Kane nodded in grim acknowledgment. The bar pit was a deep slough left behind after sand and gravel were excavated for roadwork. Any hole in the ground in Louisiana inevitably filled with water. The bar pit was a death trap nearly thirty feet deep that had claimed more than one victim. If Pops and Miss Elise had gone off into it, their chances of surviving the plunge would have been slim to nonexistent.
“Lewis swerved, or we would have gone through the guardrail. The next time, he—he couldn’t stay on the road. And then…” She put the fingers of her free hand to her mouth, staring straight ahead with her eyes wide.
“What? Tell me.”
“I was so shaky, trying to get out of the seat belt to see to Lewis. Then there was the rain. The man driving the other car stopped down the road from where he ran us off, then he reversed and stopped on the road above us. At first, I thought he meant to help. He got out and started back toward us. I thought…but it was dark except for his taillights and I wasn’t seeing or thinking too clearly. I was so worried about Lewis, too, because he was unconscious for three or four minutes right after we hit.”
“Miss Elise, please.” Urgency made Kane’s voice husky.
She turned her hand in his and clasped it tight. “He had a gun, dear. I’m sure of it. For a minute, I just knew he meant to—”

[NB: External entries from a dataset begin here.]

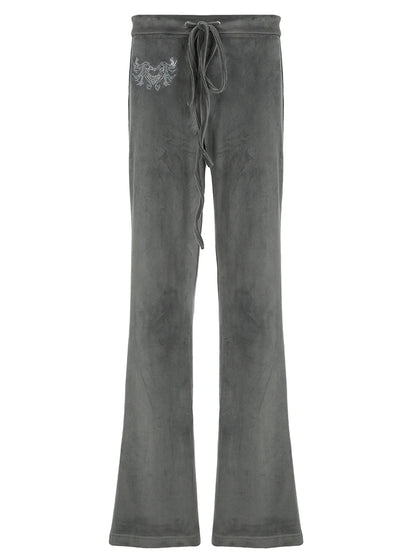 Pantalones acampanados de terciopelo de cintura baja estilo retro americano Y2K para mujer, con cordón ajustable en la cintura, con corazón y diamantes de imitación, bonitos pantalones casuales de calle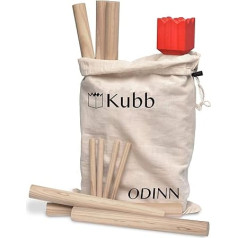 Moorland Odinn Original XXL Kubb Game with Fabric Carry Bag - Swedish Viking Outdoor Game made of Premium FSC® (Forest Stewardship Council) Certified Solid Beechwood - Swedish Chess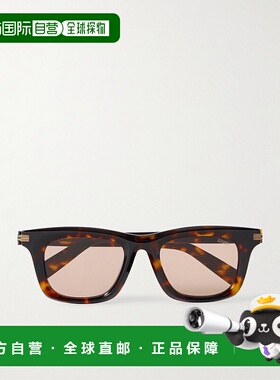 1h可退 香港直邮潮奢 zegna 杰尼亚 男士 方形框龟甲色醋纤太阳眼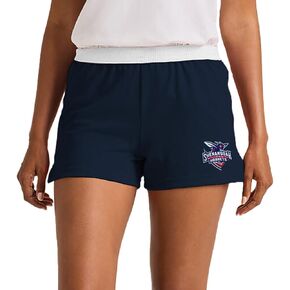 Campus Lab Official Collegiate Primary Logo - Team Color Womens Soffe Short, Elastic Fold Over Waist Shorts, Junior Fit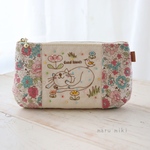 【 水玉 ねこ イラスト】刺繍 ポーチ 🐱ことりとねこ
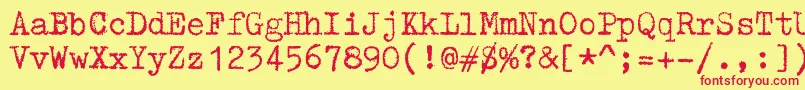 ZaiTriumphtypewriter-fontti – punaiset fontit keltaisella taustalla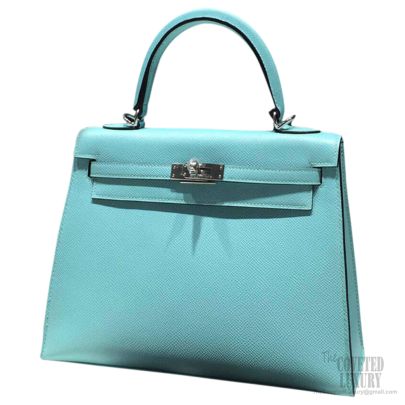 Hermes Kelly 32 Blue Atoll 3P Epsom SHW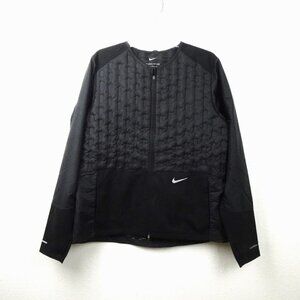 Nike Running Jacket Women's Size L Black Full Zip Lightweight Down Fill Packable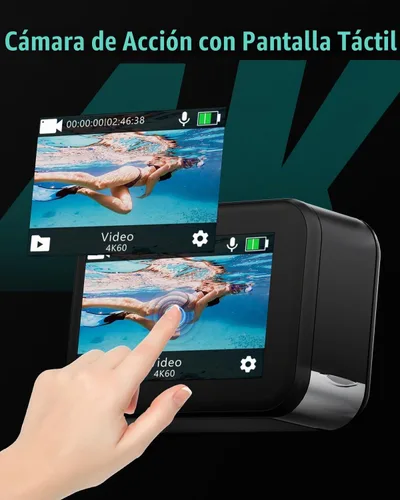 Vista 4 de Cámara de acción impermeable 4K60fps - Metal desnudo bajo el agua 10M con tarjeta SD 64G, pantalla táctil HD 48MP Deportes Estabilización de 6 ejes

“Don’t think about it. Just tell me what happened.”
She gasped, shook her head as if to banish a bad dream. “Then a truck came over the rise, a big eighteen-wheeler. The man ran back to his car and tore off like hell’s hounds were after him.”
“Did you get a look at him?”
“I don’t know. It was so dark.”
“Was he short, tall, fat, skinny, white or black, wearing a hat or not?” Kane asked in grim concentration. “Can you remember anything? Anything at all?”
She blinked as she met his gaze. Then she said, “Not short or tall, but sort of medium and skinny. I don’t think he was black, but I might be mistaken. He had on one of those ski caps, and something over his face like—I think it may have been a stocking.”
“That’s great, Miss Elise,” he said, smiling as he warmed her cold hand in both of his own. “You did fine.”
“Oh, I’m so glad I told you,” she said on a long, relieved sigh. “Now maybe I can sleep.”
Kane hoped she could because he wasn’t sure he would be able to, not for some time. The man she described sounded familiar. He sounded, in fact, a lot like Dudley Slater.
There was one person who might know for sure. That person was Regina Dalton.
He could ask nicely, but that might not do the trick. In which case he’d have to force the truth from her. He had a good idea of what method to use. It might not be particularly noble, but it was sure to be effective. All he had to do was get her alone someplace where there was no possibility of her running away from him again.
He knew just the spot.
The only trouble was, there would be no escape for him, either, and he wasn’t sure how far he could trust himself with her. How long he could remember all the cold, hard reasons for what he was doing.
What he had in mind was explosive. There was no doubt about it. One wrong move and it could blow up in his face.
Why, then, did he have such a reckless urge to see just how short he could cut the fuse?